Database mapping database-mapping

The SQL mapping of our example schema gives the following XML document:

<schema mappingType="sql" name="recipient" namespace="cus" xtkschema="xtk:schema">
  <enumeration basetype="byte" name="gender">
    <value label="Not specified" name="unknown" value="0"/>
    <value label="Male" name="male" value="1"/>
    <value label="Female" name="female" value="2"/>
  </enumeration>

  <element name="recipient" sqltable="CusRecipient">
    <attribute desc="Recipient e-mail address" label="Email" length="80" name="email" sqlname="sEmail" type="string"/>
    <attribute default="GetDate()" label="Date of creation" name="created" sqlname="tsCreated" type="datetime"/>
    <attribute enum="gender" label="Gender" name="gender" sqlname="iGender" type="byte"/>
    <element label="Location" name="location">
      <attribute label="City" length="50" name="city" sqlname="sCity" type="string" userEnum="city"/>
    </element>
  </element>
</schema>

Description description

The root element of the schema is no longer <srcschema>, but <schema>.

This takes us to another type of document, which is generated automatically from the source schema, simply referred to as the schema. This schema will be used by the Adobe Campaign application.

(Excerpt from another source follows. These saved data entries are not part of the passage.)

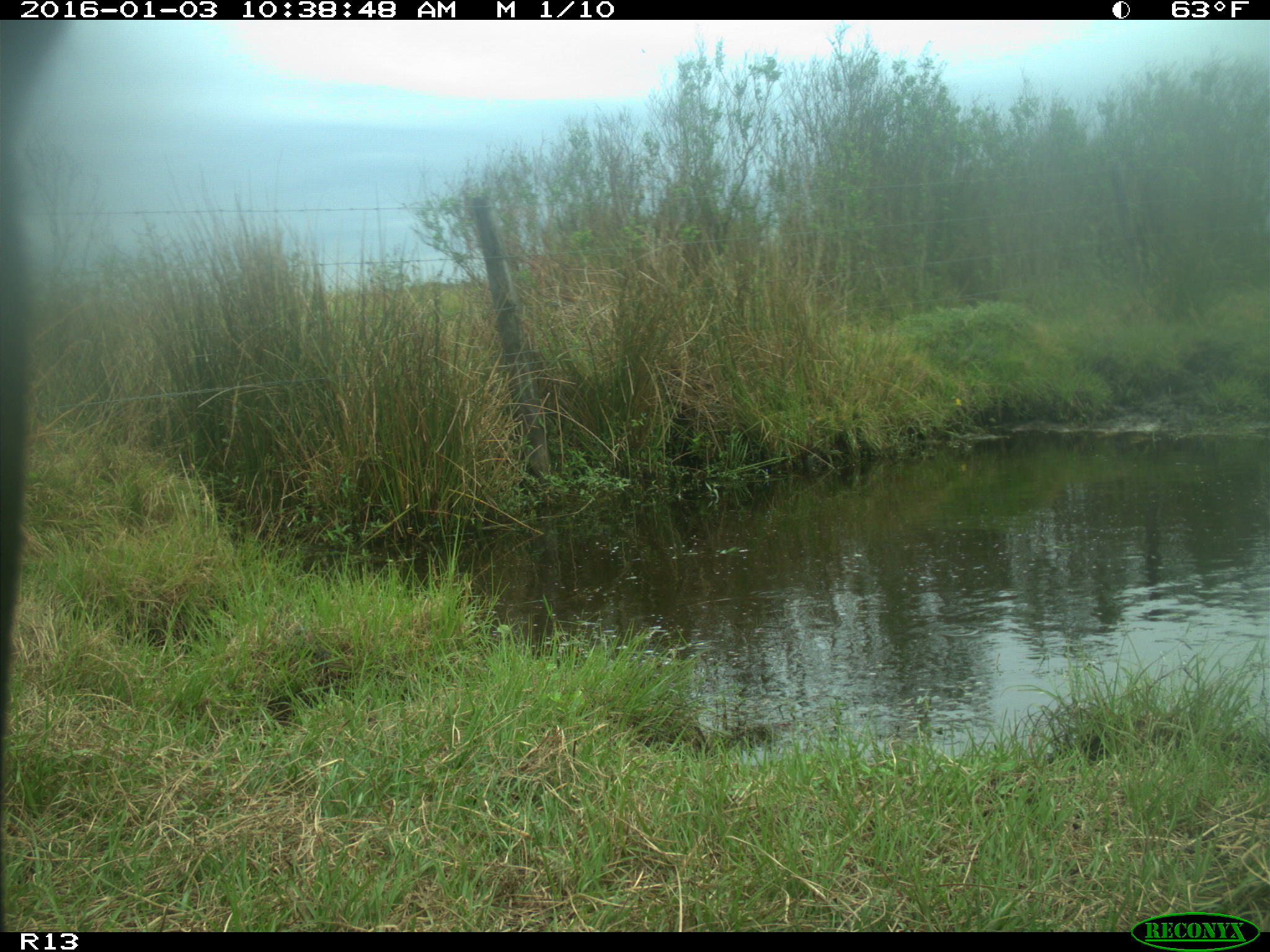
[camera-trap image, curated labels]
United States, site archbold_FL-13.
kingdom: Animalia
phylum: Chordata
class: Mammalia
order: Artiodactyla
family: Bovidae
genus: Bos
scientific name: Bos taurus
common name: domestic cow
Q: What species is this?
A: Bos taurus (domestic cow).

The SQL names are determined automatically based on element name and type.

The SQL naming rules are as follows:

  • table: concatenation of the schema namespace and name

    In our example, the name of the table is entered via the main element of the schema in the sqltable attribute:

    code language-sql
    <element name="recipient" sqltable="CusRecipient">
    
  • field: name of the element preceded by a prefix defined according to type (‘i’ for integer, ‘d’ for double, ‘s’ for string, ‘ts’ for dates, etc.)

    The field name is entered via the sqlname attribute for each typed <attribute> and <element>:

    code language-sql
    <attribute desc="E-mail address of recipient" label="Email" length="80" name="email" sqlname="sEmail" type="string"/>
    
NOTE
SQL names can be overloaded from the source schema. To do this, populate the “sqltable” or “sqlname” attributes on the element concerned.

The SQL script to create the table generated from the extended schema is as follows:

CREATE TABLE CusRecipient(
  iGender NUMERIC(3) NOT NULL Default 0,
  sCity VARCHAR(50),
  sEmail VARCHAR(80),
  tsCreated TIMESTAMP Default NULL);

The SQL field constraints are as follows:

  • no null values in numeric and date fields
  • numeric fields are initialized to 0

XML fields xml-fields

By default, any typed <attribute> and <element> element is mapped onto an SQL field of the data schema table. You can, however, reference this field in XML instead of SQL, which means that the data is stored in a memo field (“mData”) of the table containing the values of all XML fields. The storage of these data is an XML document that observes the schema structure.

To populate a field in XML, you must add the xml attribute with the value “true” to the element concerned.

Examples

  • Multi-line comment field:

    code language-sql
    <element name="comment" xml="true" type="memo" label="Comment"/>
    
  • Description of data in HTML format:

    code language-sql
    <element name="description" xml="true" type="html" label="Description"/>
    

    The “html” type lets you store the HTML content in a CDATA tag and display a special HTML edit check in the Adobe Campaign client interface.

The use of XML fields lets you add fields without needing to modify the physical structure of the database. Another advantage is that you use less resources (size allocated to SQL fields, limit on the number of fields per table, etc.).